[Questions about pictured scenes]
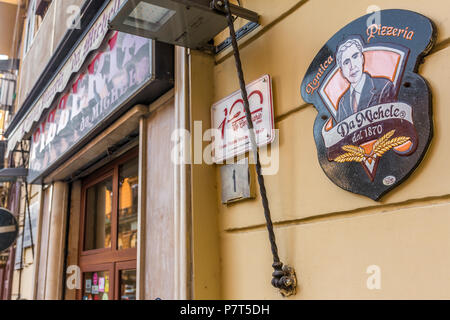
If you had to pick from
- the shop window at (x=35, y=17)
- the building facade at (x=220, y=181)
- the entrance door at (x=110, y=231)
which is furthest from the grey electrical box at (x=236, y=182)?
the shop window at (x=35, y=17)

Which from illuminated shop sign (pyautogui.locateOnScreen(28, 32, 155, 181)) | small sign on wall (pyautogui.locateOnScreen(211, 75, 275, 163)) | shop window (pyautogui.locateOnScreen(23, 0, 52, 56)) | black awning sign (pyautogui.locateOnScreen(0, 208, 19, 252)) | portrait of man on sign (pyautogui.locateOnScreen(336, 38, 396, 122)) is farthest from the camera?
shop window (pyautogui.locateOnScreen(23, 0, 52, 56))

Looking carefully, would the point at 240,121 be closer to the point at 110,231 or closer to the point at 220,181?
the point at 220,181

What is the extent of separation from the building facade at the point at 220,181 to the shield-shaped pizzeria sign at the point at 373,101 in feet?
0.10

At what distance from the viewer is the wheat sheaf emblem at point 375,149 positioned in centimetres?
117

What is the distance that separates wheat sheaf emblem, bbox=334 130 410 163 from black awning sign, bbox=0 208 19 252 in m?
4.23

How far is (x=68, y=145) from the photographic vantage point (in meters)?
3.43

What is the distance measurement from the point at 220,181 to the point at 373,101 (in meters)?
0.83

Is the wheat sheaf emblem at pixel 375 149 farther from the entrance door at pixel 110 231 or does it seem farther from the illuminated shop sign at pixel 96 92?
the entrance door at pixel 110 231

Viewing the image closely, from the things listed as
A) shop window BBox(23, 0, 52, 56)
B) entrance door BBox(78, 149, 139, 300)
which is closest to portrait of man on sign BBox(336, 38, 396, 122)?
entrance door BBox(78, 149, 139, 300)

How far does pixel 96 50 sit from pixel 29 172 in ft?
7.53

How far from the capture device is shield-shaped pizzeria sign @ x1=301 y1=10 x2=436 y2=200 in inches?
44.5

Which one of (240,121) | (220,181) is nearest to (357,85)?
(240,121)

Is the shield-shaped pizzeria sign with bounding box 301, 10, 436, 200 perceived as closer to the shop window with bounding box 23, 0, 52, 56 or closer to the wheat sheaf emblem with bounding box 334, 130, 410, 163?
the wheat sheaf emblem with bounding box 334, 130, 410, 163

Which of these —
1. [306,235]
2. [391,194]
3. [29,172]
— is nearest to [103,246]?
[29,172]
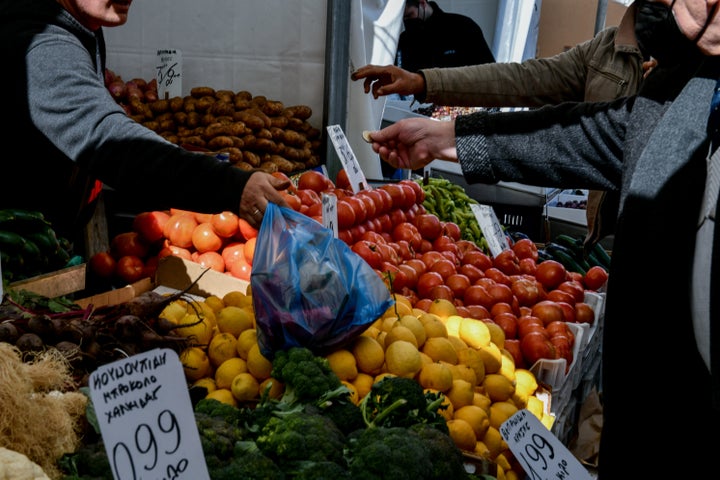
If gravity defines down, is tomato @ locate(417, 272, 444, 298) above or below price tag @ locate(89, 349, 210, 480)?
below

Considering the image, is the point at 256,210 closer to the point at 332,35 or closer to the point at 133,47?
the point at 332,35

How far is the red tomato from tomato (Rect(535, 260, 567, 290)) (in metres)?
1.64

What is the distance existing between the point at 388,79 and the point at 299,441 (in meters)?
2.31

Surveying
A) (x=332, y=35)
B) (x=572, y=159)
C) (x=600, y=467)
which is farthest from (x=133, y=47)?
(x=600, y=467)

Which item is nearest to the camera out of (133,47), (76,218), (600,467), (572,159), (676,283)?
(676,283)

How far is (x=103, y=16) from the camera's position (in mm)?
2512

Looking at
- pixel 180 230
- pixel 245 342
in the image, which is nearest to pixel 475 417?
pixel 245 342

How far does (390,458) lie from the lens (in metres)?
1.41

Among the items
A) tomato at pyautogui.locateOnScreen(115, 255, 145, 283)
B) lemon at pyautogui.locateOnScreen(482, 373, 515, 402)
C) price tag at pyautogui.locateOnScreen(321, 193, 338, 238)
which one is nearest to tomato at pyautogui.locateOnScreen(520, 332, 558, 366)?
lemon at pyautogui.locateOnScreen(482, 373, 515, 402)

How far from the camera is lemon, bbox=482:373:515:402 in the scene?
2.33 m

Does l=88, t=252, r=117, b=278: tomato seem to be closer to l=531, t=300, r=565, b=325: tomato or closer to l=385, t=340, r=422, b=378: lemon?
l=385, t=340, r=422, b=378: lemon

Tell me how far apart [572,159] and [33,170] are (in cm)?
198

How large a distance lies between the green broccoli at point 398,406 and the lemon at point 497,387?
20.5 inches

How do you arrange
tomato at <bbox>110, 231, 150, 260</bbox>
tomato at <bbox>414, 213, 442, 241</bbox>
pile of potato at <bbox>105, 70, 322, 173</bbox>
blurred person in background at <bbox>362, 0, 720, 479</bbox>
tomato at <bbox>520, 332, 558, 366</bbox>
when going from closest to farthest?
blurred person in background at <bbox>362, 0, 720, 479</bbox> → tomato at <bbox>520, 332, 558, 366</bbox> → tomato at <bbox>110, 231, 150, 260</bbox> → tomato at <bbox>414, 213, 442, 241</bbox> → pile of potato at <bbox>105, 70, 322, 173</bbox>
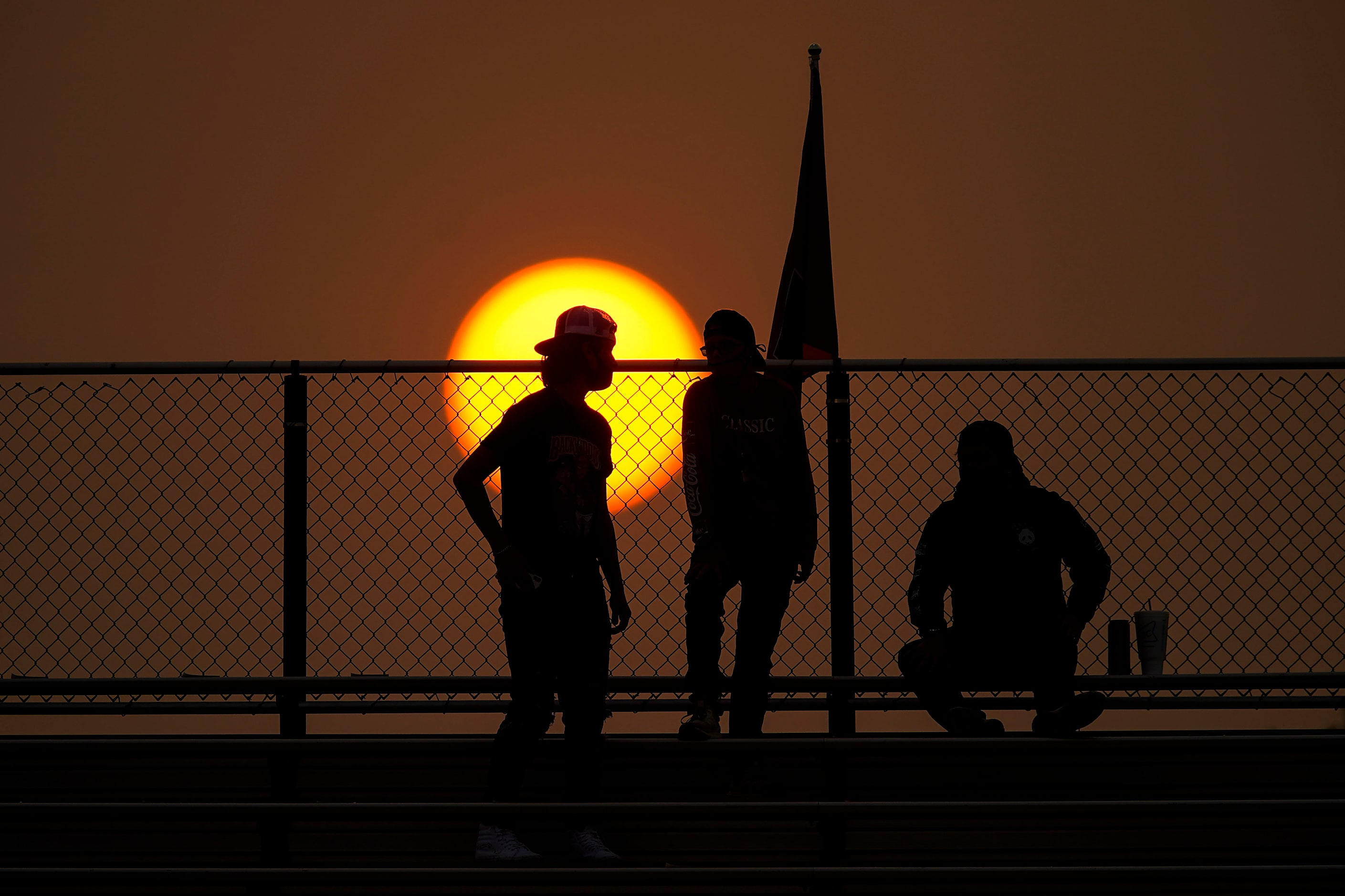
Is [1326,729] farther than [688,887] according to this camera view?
Yes

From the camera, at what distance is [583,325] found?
3.91m

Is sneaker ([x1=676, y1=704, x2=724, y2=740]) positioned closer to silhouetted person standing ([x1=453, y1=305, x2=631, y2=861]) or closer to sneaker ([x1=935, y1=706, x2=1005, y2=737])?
silhouetted person standing ([x1=453, y1=305, x2=631, y2=861])

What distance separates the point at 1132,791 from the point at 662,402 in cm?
227

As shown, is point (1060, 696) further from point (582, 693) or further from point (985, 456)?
point (582, 693)

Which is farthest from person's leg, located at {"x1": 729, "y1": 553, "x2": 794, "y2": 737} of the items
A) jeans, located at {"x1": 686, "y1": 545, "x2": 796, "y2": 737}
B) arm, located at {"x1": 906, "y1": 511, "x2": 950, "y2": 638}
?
arm, located at {"x1": 906, "y1": 511, "x2": 950, "y2": 638}

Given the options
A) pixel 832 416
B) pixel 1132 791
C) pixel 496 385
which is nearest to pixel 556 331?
pixel 496 385

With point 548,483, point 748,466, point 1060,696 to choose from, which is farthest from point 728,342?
point 1060,696

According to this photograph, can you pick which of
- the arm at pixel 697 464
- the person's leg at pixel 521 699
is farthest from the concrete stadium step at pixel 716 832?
the arm at pixel 697 464

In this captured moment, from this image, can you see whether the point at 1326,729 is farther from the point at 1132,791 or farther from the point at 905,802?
the point at 905,802

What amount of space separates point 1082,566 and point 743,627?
1.29 m

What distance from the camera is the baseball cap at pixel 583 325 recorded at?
12.8 feet

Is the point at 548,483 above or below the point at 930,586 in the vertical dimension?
above

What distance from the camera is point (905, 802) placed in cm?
385

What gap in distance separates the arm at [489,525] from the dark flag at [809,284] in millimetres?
2816
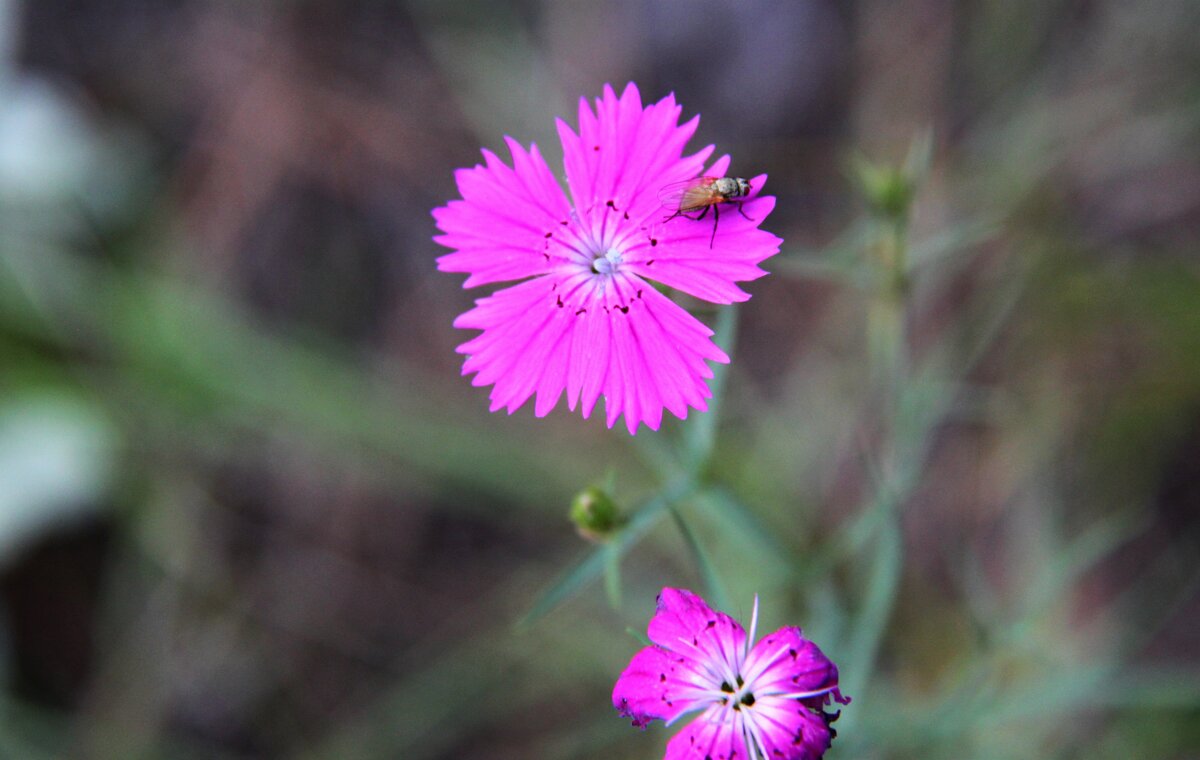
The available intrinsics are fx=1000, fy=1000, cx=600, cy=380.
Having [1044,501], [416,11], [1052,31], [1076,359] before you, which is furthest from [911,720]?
[416,11]

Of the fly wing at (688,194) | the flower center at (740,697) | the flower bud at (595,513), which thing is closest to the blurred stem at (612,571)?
the flower bud at (595,513)

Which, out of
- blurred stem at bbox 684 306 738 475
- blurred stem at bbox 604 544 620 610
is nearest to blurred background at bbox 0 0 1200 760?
blurred stem at bbox 684 306 738 475

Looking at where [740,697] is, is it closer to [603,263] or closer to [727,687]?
[727,687]

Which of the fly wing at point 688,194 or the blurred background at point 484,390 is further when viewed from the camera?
the blurred background at point 484,390

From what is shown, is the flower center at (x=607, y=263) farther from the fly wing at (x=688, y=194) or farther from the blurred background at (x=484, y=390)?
the blurred background at (x=484, y=390)

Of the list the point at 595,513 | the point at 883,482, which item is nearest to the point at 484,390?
the point at 883,482

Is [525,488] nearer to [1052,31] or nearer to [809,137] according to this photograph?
[809,137]
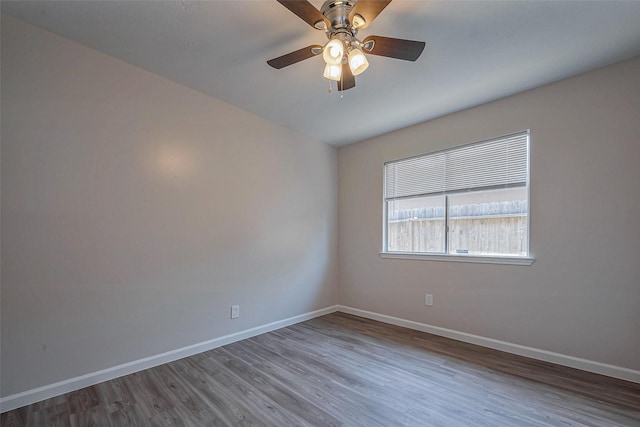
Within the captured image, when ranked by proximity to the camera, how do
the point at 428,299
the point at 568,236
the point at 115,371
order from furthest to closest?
1. the point at 428,299
2. the point at 568,236
3. the point at 115,371

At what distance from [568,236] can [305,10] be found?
278 cm

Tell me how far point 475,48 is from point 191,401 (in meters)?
3.27

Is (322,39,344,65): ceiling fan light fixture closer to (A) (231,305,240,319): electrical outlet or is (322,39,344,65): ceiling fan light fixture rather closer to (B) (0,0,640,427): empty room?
(B) (0,0,640,427): empty room

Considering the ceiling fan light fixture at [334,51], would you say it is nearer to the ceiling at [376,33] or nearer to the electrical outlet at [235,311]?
the ceiling at [376,33]

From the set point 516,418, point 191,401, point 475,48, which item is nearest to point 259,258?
point 191,401

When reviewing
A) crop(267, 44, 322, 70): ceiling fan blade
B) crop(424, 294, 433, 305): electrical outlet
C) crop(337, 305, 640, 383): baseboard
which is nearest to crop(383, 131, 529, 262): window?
crop(424, 294, 433, 305): electrical outlet

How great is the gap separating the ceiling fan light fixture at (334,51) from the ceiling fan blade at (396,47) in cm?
15

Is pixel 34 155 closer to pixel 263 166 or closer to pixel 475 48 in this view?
pixel 263 166

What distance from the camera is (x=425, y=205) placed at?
11.5ft

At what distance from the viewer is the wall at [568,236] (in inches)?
88.0

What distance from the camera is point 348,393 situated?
2061 mm

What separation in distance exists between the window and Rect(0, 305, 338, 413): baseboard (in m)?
2.08

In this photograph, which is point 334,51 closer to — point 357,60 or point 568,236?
point 357,60

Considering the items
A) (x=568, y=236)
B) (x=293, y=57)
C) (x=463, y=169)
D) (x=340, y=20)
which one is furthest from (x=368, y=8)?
(x=568, y=236)
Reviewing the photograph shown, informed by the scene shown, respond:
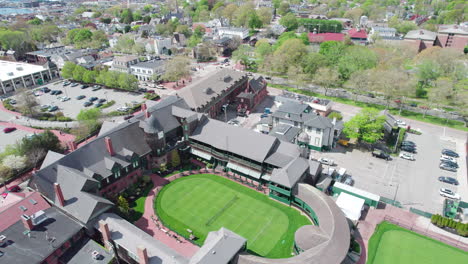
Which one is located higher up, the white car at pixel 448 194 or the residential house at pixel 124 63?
the residential house at pixel 124 63

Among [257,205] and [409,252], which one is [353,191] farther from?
[257,205]

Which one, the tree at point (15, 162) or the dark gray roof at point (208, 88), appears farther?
the dark gray roof at point (208, 88)

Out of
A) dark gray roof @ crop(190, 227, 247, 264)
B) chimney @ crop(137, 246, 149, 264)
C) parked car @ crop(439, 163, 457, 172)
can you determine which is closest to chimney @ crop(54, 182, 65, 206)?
chimney @ crop(137, 246, 149, 264)

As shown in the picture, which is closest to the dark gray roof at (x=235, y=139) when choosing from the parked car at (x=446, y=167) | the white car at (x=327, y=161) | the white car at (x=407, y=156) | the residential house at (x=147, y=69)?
the white car at (x=327, y=161)

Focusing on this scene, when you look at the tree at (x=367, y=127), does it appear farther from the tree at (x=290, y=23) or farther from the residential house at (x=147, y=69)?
the tree at (x=290, y=23)

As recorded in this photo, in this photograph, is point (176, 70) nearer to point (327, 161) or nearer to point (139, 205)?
point (139, 205)

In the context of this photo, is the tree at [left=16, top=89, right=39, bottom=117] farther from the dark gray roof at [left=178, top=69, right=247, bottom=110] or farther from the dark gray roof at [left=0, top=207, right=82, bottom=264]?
the dark gray roof at [left=0, top=207, right=82, bottom=264]

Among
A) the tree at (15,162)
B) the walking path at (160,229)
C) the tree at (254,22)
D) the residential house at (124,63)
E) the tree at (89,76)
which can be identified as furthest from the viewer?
the tree at (254,22)

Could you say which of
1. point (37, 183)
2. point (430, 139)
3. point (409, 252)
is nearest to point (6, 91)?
point (37, 183)

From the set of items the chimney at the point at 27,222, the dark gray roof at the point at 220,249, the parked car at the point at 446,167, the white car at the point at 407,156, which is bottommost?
the parked car at the point at 446,167
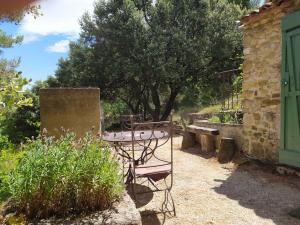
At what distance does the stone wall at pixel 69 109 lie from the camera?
5160 millimetres

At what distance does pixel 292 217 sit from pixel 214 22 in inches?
454

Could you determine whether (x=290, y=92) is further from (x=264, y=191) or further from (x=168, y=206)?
(x=168, y=206)

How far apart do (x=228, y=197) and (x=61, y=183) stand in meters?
2.71

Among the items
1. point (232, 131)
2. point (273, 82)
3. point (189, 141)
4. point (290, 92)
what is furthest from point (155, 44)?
point (290, 92)

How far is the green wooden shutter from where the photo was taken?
191 inches

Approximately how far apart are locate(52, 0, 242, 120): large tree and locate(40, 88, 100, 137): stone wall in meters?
7.17

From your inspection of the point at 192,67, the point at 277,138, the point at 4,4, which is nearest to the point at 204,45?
the point at 192,67

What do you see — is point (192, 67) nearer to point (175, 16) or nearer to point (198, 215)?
point (175, 16)

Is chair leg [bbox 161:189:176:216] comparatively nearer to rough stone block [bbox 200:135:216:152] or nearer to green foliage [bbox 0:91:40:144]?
rough stone block [bbox 200:135:216:152]

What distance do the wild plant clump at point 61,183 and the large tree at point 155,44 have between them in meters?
9.91

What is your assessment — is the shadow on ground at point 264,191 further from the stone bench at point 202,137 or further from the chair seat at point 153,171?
the stone bench at point 202,137

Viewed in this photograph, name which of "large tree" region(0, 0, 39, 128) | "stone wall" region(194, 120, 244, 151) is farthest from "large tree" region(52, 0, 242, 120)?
"stone wall" region(194, 120, 244, 151)

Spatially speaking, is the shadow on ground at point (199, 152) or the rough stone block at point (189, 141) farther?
the rough stone block at point (189, 141)

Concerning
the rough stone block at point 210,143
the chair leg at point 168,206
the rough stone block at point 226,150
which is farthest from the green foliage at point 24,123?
the chair leg at point 168,206
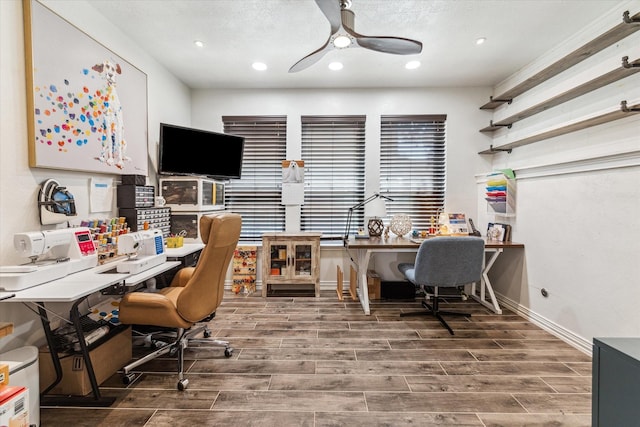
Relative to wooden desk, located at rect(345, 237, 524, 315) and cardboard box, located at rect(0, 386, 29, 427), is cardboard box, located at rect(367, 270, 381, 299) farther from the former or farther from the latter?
cardboard box, located at rect(0, 386, 29, 427)

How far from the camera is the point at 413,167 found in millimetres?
3898

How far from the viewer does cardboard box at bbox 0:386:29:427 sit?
3.90 ft

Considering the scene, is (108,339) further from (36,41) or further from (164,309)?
(36,41)

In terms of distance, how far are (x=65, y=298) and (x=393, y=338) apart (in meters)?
2.35

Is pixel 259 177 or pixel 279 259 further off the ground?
pixel 259 177

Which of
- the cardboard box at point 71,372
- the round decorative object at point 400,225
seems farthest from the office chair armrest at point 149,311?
the round decorative object at point 400,225

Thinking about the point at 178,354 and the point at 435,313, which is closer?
the point at 178,354

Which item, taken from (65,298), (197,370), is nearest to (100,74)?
(65,298)

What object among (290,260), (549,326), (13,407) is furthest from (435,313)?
(13,407)

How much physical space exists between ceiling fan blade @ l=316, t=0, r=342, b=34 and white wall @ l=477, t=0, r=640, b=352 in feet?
6.76

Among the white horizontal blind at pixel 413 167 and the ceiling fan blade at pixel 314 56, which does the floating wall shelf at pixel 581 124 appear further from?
the ceiling fan blade at pixel 314 56

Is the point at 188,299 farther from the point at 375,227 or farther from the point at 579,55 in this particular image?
the point at 579,55

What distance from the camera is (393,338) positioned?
2.56 meters

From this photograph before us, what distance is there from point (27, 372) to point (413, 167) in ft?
13.1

## WHAT THE EXERCISE ASKS
Exactly and only the lines from the one containing "How far from the camera is the" through the end of the material are to be reproduced, both ends included.

## THE OUTPUT
How far from the camera is the point at 413,167 found in millimetres?
3898

How far from the viewer does cardboard box at bbox 0:386:29:427 sit?
3.90 ft

Considering the scene, is (108,339) further from (36,41) or further from (164,309)?
(36,41)

In terms of distance, how far are (x=65, y=298) and (x=393, y=338) apart (in meters)?
2.35

Is pixel 259 177 or pixel 279 259 further off the ground?
pixel 259 177

Which of
- the cardboard box at point 71,372
- the round decorative object at point 400,225
seems farthest from the office chair armrest at point 149,311?
the round decorative object at point 400,225

Thinking about the point at 178,354 and the point at 435,313, which is closer?
the point at 178,354

Which item, taken from (65,298), (197,370), is nearest to (100,74)?
(65,298)

What object among (290,260), (549,326), (13,407) is furthest from (435,313)?
(13,407)

How much physical space exists between ceiling fan blade @ l=316, t=0, r=342, b=34 and white wall @ l=477, t=0, r=640, b=352 in feet?
6.76

Among the white horizontal blind at pixel 413 167 and the ceiling fan blade at pixel 314 56, which does the floating wall shelf at pixel 581 124 appear further from?
the ceiling fan blade at pixel 314 56

Is the point at 188,299 farther from the point at 375,227 or farther from the point at 579,55 in this particular image?
the point at 579,55

What distance from the camera is (393,338) positioned?
2.56 meters

From this photograph before us, what distance is there from point (27, 372) to point (413, 167) in ft?
13.1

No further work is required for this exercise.